## How to complete this task
Reproduce the entries exactly.

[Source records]
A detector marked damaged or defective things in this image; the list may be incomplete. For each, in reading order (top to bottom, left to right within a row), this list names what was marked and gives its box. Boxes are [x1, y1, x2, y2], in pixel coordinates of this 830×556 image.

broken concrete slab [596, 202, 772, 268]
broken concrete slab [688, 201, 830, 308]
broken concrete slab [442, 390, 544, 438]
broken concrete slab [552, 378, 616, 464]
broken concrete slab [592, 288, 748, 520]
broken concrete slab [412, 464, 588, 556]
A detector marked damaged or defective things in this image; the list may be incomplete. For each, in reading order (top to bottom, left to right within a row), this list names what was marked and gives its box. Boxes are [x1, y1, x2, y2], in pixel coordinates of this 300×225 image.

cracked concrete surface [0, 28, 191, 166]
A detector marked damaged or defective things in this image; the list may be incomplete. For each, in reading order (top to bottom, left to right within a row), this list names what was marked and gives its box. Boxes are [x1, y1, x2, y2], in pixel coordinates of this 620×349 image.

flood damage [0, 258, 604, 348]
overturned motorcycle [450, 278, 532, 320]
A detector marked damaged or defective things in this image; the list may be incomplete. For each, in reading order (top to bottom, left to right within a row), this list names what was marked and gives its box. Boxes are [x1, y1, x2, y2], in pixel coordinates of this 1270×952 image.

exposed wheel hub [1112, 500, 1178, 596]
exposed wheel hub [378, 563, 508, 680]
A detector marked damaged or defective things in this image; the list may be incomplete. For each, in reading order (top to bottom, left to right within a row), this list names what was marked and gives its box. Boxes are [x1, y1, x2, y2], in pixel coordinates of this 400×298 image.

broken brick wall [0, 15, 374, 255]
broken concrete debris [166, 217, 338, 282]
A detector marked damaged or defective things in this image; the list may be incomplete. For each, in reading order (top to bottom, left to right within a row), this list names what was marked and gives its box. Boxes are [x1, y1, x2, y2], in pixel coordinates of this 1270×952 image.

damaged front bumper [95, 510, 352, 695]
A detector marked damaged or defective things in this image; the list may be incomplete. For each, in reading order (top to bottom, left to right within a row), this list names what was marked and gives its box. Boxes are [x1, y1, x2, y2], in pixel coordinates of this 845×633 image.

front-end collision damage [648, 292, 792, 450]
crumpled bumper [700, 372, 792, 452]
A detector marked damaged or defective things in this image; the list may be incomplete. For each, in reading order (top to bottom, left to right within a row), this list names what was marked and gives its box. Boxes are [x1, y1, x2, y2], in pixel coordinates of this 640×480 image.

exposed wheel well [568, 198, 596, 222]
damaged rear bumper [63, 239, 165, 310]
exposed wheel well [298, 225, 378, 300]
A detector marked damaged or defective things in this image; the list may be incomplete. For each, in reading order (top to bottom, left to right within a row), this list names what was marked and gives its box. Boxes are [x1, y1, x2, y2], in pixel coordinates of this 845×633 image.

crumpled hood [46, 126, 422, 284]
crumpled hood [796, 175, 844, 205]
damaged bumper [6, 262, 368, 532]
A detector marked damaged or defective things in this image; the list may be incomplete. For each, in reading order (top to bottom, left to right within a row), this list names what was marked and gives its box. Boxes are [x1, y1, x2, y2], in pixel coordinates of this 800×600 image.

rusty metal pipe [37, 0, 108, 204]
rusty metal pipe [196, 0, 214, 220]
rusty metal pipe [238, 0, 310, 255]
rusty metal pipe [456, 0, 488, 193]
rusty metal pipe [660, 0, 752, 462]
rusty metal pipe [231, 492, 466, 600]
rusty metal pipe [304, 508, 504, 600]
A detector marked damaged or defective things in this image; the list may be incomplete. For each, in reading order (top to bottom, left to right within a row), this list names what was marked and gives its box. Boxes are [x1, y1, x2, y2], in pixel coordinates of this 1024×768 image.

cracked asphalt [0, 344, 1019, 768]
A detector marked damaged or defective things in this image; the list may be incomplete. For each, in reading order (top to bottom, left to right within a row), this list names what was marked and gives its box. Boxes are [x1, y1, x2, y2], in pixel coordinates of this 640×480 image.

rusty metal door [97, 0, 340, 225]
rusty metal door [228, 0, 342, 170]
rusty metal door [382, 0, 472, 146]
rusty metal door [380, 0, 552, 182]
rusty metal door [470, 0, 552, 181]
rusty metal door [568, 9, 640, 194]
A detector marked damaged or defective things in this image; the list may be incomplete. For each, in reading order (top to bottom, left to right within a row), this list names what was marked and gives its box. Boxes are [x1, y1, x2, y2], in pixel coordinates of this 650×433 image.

## Answer section
A detector marked damaged or defective things in this image; the list may be incomplete. For each, in reading order (top to bottom, left to right within a row), this list names what was marked and gives its box. Boxes are [x1, y1, x2, y2], in pixel coordinates of this 830×556 image.

broken concrete slab [596, 202, 772, 268]
broken concrete slab [688, 201, 830, 308]
broken concrete slab [442, 390, 544, 438]
broken concrete slab [552, 378, 616, 464]
broken concrete slab [592, 288, 748, 520]
broken concrete slab [412, 464, 588, 556]
A detector marked damaged or defective things in this image; the list may be incomplete. For each, in reading order (top to bottom, left to right within a row), this list names what was marked and gives its box. Boxes are [x1, y1, x2, y2], in pixel coordinates of this 300×225 image.

cracked concrete surface [0, 28, 191, 166]
A detector marked damaged or defective things in this image; the list may be incomplete. For each, in reading order (top to bottom, left to right within a row), this list names what was marked and gives its box. Boxes are [x1, y1, x2, y2], in pixel coordinates of this 620×349 image.

flood damage [0, 258, 604, 348]
overturned motorcycle [450, 278, 532, 320]
A detector marked damaged or defective things in this image; the list may be incomplete. For each, in reading order (top to bottom, left to right within a row), this list names what was marked and gives its box. Boxes are [x1, y1, x2, y2], in pixel coordinates of this 1270×952 image.

exposed wheel hub [1112, 500, 1178, 596]
exposed wheel hub [378, 563, 508, 680]
A detector marked damaged or defective things in this image; the list may be incomplete. For each, in reading order (top to bottom, left to right within a row), this list names what was marked and gives its box. Boxes are [x1, y1, x2, y2], in pixel coordinates of this 400×298 image.

broken brick wall [0, 15, 374, 255]
broken concrete debris [166, 217, 338, 282]
A detector marked damaged or defective things in this image; the list may be incomplete. For each, in reading order (top to bottom, left to right within a row), this list names what was marked and gives its box. Boxes are [x1, y1, x2, y2], in pixel coordinates of this 1270×952 image.

damaged front bumper [95, 510, 352, 695]
A detector marked damaged or defective things in this image; the list may be incomplete. For each, in reading order (top to bottom, left to right within a row), this list names what was marked and gives its box. Boxes are [x1, y1, x2, y2], in pixel coordinates of this 845×633 image.

front-end collision damage [648, 292, 792, 450]
crumpled bumper [700, 372, 792, 452]
A detector marked damaged or defective things in this image; the list may be incomplete. For each, in reading order (top to bottom, left to right within a row), this list names what was marked and gives its box. Boxes are [x1, y1, x2, y2], in pixel coordinates of this 640×480 image.

exposed wheel well [568, 198, 596, 222]
damaged rear bumper [63, 239, 165, 310]
exposed wheel well [298, 225, 378, 300]
A detector marked damaged or defective things in this image; the list may be incomplete. For each, in reading order (top to bottom, left to right within a row), this list names what was marked and gives its box. Boxes are [x1, y1, x2, y2], in pixel coordinates of this 845×633 image.

crumpled hood [46, 126, 422, 284]
crumpled hood [796, 175, 844, 205]
damaged bumper [6, 262, 368, 532]
A detector marked damaged or defective things in this image; the list may be incomplete. For each, in reading order (top to bottom, left to right within a row), this list names what was marked and gives its box. Boxes are [x1, y1, x2, y2], in pixel coordinates of this 800×600 image.

rusty metal pipe [37, 0, 108, 204]
rusty metal pipe [196, 0, 214, 220]
rusty metal pipe [238, 0, 310, 255]
rusty metal pipe [456, 0, 488, 193]
rusty metal pipe [660, 0, 752, 462]
rusty metal pipe [231, 492, 466, 600]
rusty metal pipe [304, 508, 504, 600]
A detector marked damaged or defective things in this image; the list may be incomplete. For each, in reading order (top to bottom, left to right within a row), this list names what was marked and gives its box. Boxes are [x1, y1, x2, y2], in pixel coordinates of this 1024×768 image.

cracked asphalt [0, 344, 1019, 768]
A detector marked damaged or defective things in this image; the list may be incomplete. For each, in reading order (top to bottom, left to right within a row), this list names what was marked and gives its box. Boxes are [x1, y1, x2, y2], in pixel coordinates of this 640×480 image.

rusty metal door [97, 0, 340, 225]
rusty metal door [228, 0, 342, 170]
rusty metal door [382, 0, 472, 146]
rusty metal door [380, 0, 552, 182]
rusty metal door [470, 0, 552, 181]
rusty metal door [568, 9, 640, 194]
A detector marked damaged or defective things in this image; the list may be incomplete. For each, in reading order (top to bottom, left to right within a row), this list names what was marked and gives its box. Boxes are [x1, y1, x2, y2], in pixel coordinates of this 650×433 image.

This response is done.